Не дожидаясь, когда меня коснутся мёртвые пальцы, я развернулась и бросилась назад, к выходу из зала. Призраки, всё ещё будто полусонные, двигались медленно, вяло, ведомые пока ещё смутным чувством пробуждающегося голода, тянулись следом – медленно, но целеустремлённо.
Серый конь находился там, где я его оставила. Не стремясь выходить наружу под проливной дождь, ни спускаться глубже в пугающую темноту зала, он с философским смирением топтался на месте. Увидев меня, мчащуюся сломя голову, и полупрозрачные стенающие силуэты за моей спиной, он попятился назад и прижал уши.
– Пошёл! – гаркнула я, хлопнула его по заду, и конь, встав на дыбы, сообразительно рванул наружу.
Я выбиралась, спотыкаясь, скользя, раздирая о камни ладони. Потоки дождевой воды размывали землю, превращая её под моими ногами в хлюпающее месиво.
За время, что я находилась возле Врат, дождь, казалось, стал только сильнее. Я пробежала от входа пару метров, прежде чем остановиться, а затем, не давая себе отдышаться, развернулась навстречу приближающейся волне призраков.
Я не пыталась их уничтожить. Это было бы слишком даже для меня. Каждый из них когда‑то был Привратником, делил со мной еду и сражался плечом к плечу. Погребальные костры некоторых я поджигала сама, и духи некоторых сама же отправляла за Врата. Я не имела ни малейшего понятия, что произошло, что свело их с ума, что превратило их в алчущих крови тупых тварей, но уничтожить я их не смела. Единственное, что я могла здесь и сейчас, – это запереть их, укрыть от мира, попытаться успокоить.
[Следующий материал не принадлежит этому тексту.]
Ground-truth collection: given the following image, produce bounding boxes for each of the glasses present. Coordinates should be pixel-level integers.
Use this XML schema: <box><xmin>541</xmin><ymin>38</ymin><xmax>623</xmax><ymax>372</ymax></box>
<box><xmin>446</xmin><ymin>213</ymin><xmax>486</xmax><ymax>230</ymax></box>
Под проливным дождём, чувствуя знобящий холод и липнущую к телу мокрую одежду, я золотыми линиями чертила перед собой символ, что когда‑то венчал Врата. Золотые линии, повинуясь моим рукам, сплетались, с каждым движением сияя всё ярче, набирая объём и силу. Помня о произошедшем в деревне, я не рисковала усложнять плетение и питала символ чистым, незамутнённым потоком энергии. А затем, завершив его и позволив себе выдохнуть, я мягко толкнула его от себя – и он поплыл, великолепный и величественный, навстречу призракам.
Они попятились назад. Не шарахнулись, не ринулись прочь – с плавной настороженностью, словно отлив от побережья, подались назад. Символ остановился на самой границе дождя, несколько раз вспыхнул; сияние распространилось дальше, очерчивая контур едва зримой стены, зачастил мелкой пульсацией и отпечатался, словно выжженный клеймом, на камне полуразрушенной арки входа.
Давно мёртвый дух, что когда‑то был Артуром, остановился в шаге от выхода. Он протянул ладонь и пальцами упёрся в отозвавшуюся мерцанием почти незримую стену. За его спиной остановились остальные тени.
Вздохнув и ощущая внутри зияющую пустоту, я подняла лицо к тёмному грозовому небу и закрыла глаза. Капли дождя врезались в кожу почти болезненно, стекали вниз, забирались под и так насквозь мокрую одежду. В этом сплошном потоке было тяжело даже вздохнуть, но я стояла, бессильно опустив руки. Стояла до тех пор, пока не почувствовала, как холод дождевых капель на моём лице не сменился ощущением густой вязкой слизи.
То, что происходило вокруг, больше нельзя было назвать ни дождём, ни даже ливнем. Даже миром в привычном его понимании это можно было назвать лишь с большой натяжкой.
Силуэты скал, растительности, обломки замка превратились в блёклые тёмные очертания; исказилась перспектива и понятие расстояния. Небо больше не было небом – оно стало грязным чёрным пологом, сливающимся с горизонтом, достичь которого было невозможно – и одновременно, казалось, можно достать рукой. С этого полога срывались густые смолянистые капли и, падая на землю, сливались в беспокойную колышущуюся массу, вздымавшуюся в нелепой, чудовищной пародии на степную траву.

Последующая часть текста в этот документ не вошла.